PASSAGE TO READ:
<<<<

How a result is communicated can matter as much to a patient as the result itself. A diagnosis delivered clumsily — in jargon, without warning, without empathy — causes lasting harm, while the same news delivered with structure and compassion preserves trust and helps the patient cope and decide. This module treats communicating results as the clinical skill it is: you will learn the principles of clear, patient-centred result-giving, the widely used SPIKES protocol for breaking bad news, how to read and respond to a patient's reaction, and how to counsel on next steps. You will practise these in simulated consultations before you ever deliver real results to real patients.

References

  • Bailey & Love's Short Practice of Surgery, Communication and the Surgical Patient (textbook)
  • Baile WF et al. SPIKES — A Six-Step Protocol for Delivering Bad News. The Oncologist, 2000 (journal)
  • AETCOM Module (NMC) — Doctor-Patient Communication and Breaking Bad News (textbook)

>>>>

WHAT TO DO:
Write out the passage on communicating results to patients word for word, references included. The records have no connection to the text.

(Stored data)
<<<<

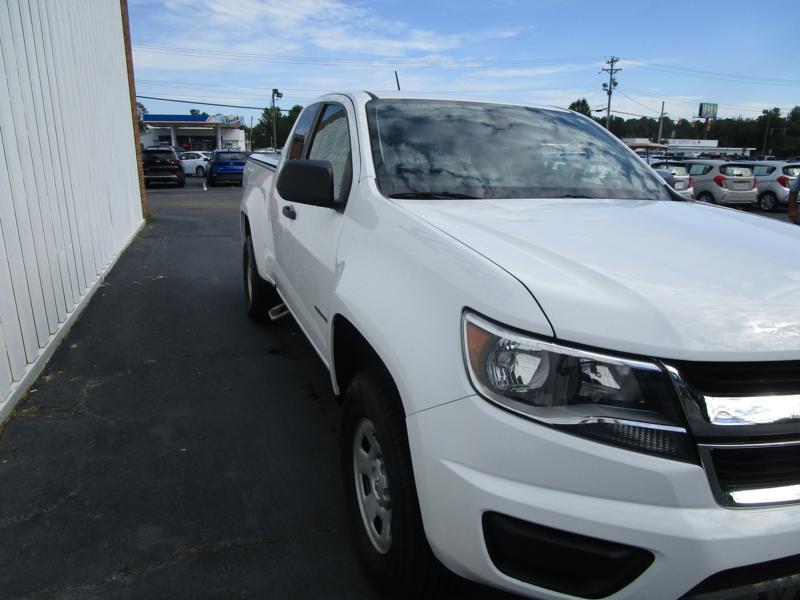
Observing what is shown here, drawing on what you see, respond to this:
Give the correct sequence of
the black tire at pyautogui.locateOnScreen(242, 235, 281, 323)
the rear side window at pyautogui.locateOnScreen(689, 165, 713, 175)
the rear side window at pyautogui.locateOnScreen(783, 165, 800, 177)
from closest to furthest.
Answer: the black tire at pyautogui.locateOnScreen(242, 235, 281, 323)
the rear side window at pyautogui.locateOnScreen(783, 165, 800, 177)
the rear side window at pyautogui.locateOnScreen(689, 165, 713, 175)

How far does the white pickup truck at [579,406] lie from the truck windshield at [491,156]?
1.61ft

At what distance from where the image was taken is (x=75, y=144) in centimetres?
610

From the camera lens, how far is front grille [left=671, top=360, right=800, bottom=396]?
1444mm

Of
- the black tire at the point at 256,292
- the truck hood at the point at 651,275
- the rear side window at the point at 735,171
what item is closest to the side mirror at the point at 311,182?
the truck hood at the point at 651,275

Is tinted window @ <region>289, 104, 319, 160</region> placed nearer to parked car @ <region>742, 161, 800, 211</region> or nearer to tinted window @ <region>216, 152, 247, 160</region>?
parked car @ <region>742, 161, 800, 211</region>

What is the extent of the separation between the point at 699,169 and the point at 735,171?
1025 millimetres

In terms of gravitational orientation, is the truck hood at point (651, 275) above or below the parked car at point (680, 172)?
above

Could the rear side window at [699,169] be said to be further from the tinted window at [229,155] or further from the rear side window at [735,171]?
the tinted window at [229,155]

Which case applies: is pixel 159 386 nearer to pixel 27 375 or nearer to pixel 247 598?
pixel 27 375

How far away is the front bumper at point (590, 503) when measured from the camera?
4.47 feet

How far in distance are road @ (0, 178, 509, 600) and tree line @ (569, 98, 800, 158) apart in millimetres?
76357

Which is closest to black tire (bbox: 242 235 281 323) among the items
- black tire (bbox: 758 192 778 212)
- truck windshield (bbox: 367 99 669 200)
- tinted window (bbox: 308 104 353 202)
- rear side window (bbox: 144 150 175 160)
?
tinted window (bbox: 308 104 353 202)

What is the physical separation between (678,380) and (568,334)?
0.27 meters

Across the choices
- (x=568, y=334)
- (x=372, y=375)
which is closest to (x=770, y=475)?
(x=568, y=334)
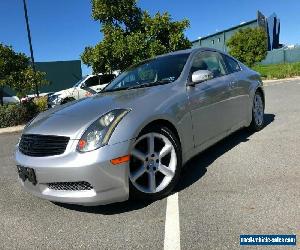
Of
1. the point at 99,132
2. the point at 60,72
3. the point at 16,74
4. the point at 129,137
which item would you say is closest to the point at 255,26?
the point at 60,72

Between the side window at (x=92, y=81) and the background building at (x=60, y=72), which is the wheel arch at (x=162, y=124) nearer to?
the side window at (x=92, y=81)

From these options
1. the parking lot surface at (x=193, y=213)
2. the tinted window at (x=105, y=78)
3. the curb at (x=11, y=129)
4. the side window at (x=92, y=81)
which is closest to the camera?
the parking lot surface at (x=193, y=213)

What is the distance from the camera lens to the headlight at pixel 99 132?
3.39 m

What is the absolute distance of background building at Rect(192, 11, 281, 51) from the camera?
56.8 metres

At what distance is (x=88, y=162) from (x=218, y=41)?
67.9m

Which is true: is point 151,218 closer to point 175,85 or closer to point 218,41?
point 175,85

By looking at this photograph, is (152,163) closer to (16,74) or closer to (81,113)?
(81,113)

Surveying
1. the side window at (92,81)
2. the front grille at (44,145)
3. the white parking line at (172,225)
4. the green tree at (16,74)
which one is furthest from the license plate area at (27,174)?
the side window at (92,81)

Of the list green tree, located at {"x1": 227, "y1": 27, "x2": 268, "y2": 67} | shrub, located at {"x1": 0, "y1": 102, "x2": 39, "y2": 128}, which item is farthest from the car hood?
green tree, located at {"x1": 227, "y1": 27, "x2": 268, "y2": 67}

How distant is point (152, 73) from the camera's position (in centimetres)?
494

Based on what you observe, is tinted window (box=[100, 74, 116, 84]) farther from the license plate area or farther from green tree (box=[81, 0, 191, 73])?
the license plate area

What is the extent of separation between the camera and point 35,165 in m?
3.54

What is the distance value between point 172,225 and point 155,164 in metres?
0.74

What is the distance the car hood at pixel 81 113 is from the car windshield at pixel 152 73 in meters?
0.40
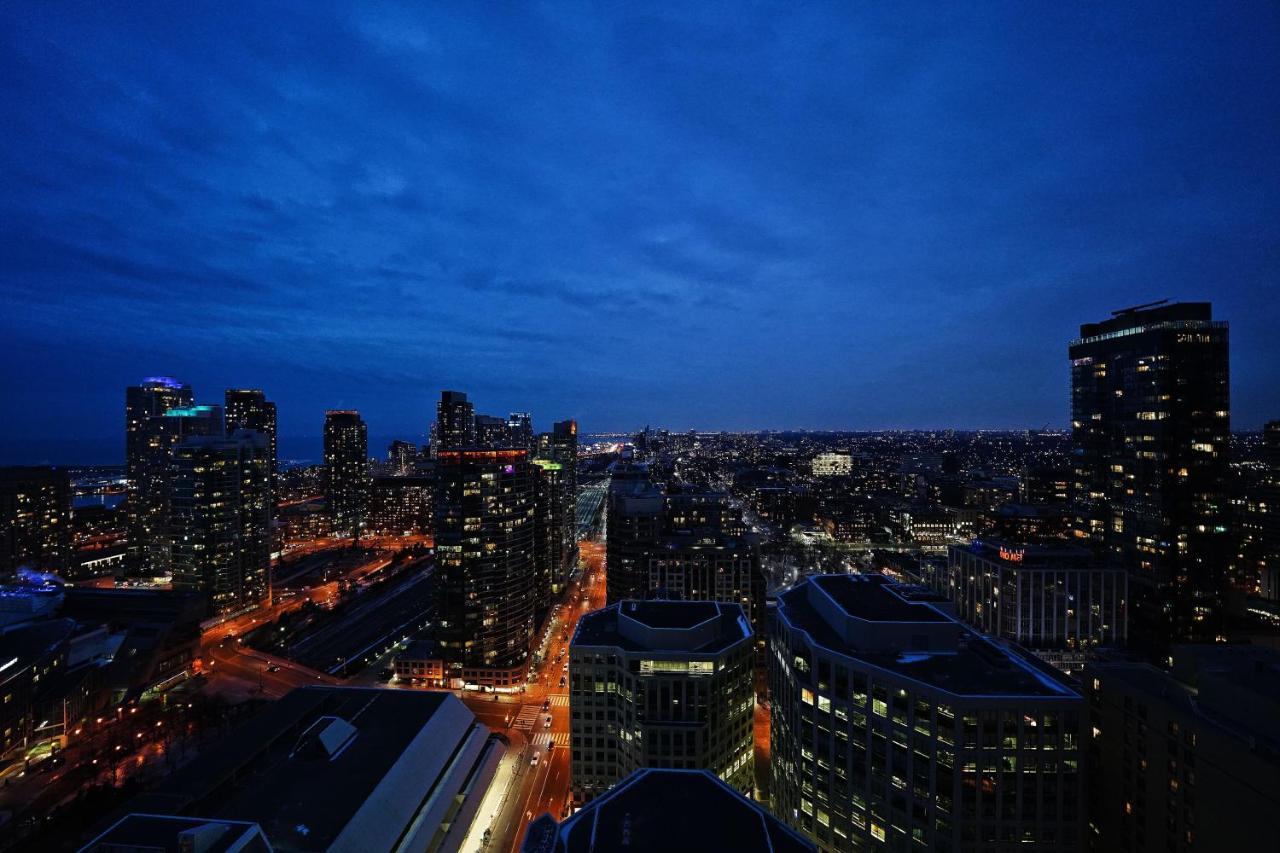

>>>>

ANSWER FOR THIS EXERCISE:
How a result is communicated can matter as much to a patient as the result itself. A diagnosis delivered clumsily — in jargon, without warning, without empathy — causes lasting harm, while the same news delivered with structure and compassion preserves trust and helps the patient cope and decide. This module treats communicating results as the clinical skill it is: you will learn the principles of clear, patient-centred result-giving, the widely used SPIKES protocol for breaking bad news, how to read and respond to a patient's reaction, and how to counsel on next steps. You will practise these in simulated consultations before you ever deliver real results to real patients.

References

  • Bailey & Love's Short Practice of Surgery, Communication and the Surgical Patient (textbook)
  • Baile WF et al. SPIKES — A Six-Step Protocol for Delivering Bad News. The Oncologist, 2000 (journal)
  • AETCOM Module (NMC) — Doctor-Patient Communication and Breaking Bad News (textbook)